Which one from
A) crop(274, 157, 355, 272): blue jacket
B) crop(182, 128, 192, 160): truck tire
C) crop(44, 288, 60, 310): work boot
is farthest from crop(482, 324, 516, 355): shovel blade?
--*--
[Consigne]: Recopiez à l'identique toutes les lignes des entrées ci-dessus, sans rien modifier.

[Réponse rédigée]:
Which one from
A) crop(274, 157, 355, 272): blue jacket
B) crop(182, 128, 192, 160): truck tire
C) crop(44, 288, 60, 310): work boot
is farthest from crop(482, 324, 516, 355): shovel blade?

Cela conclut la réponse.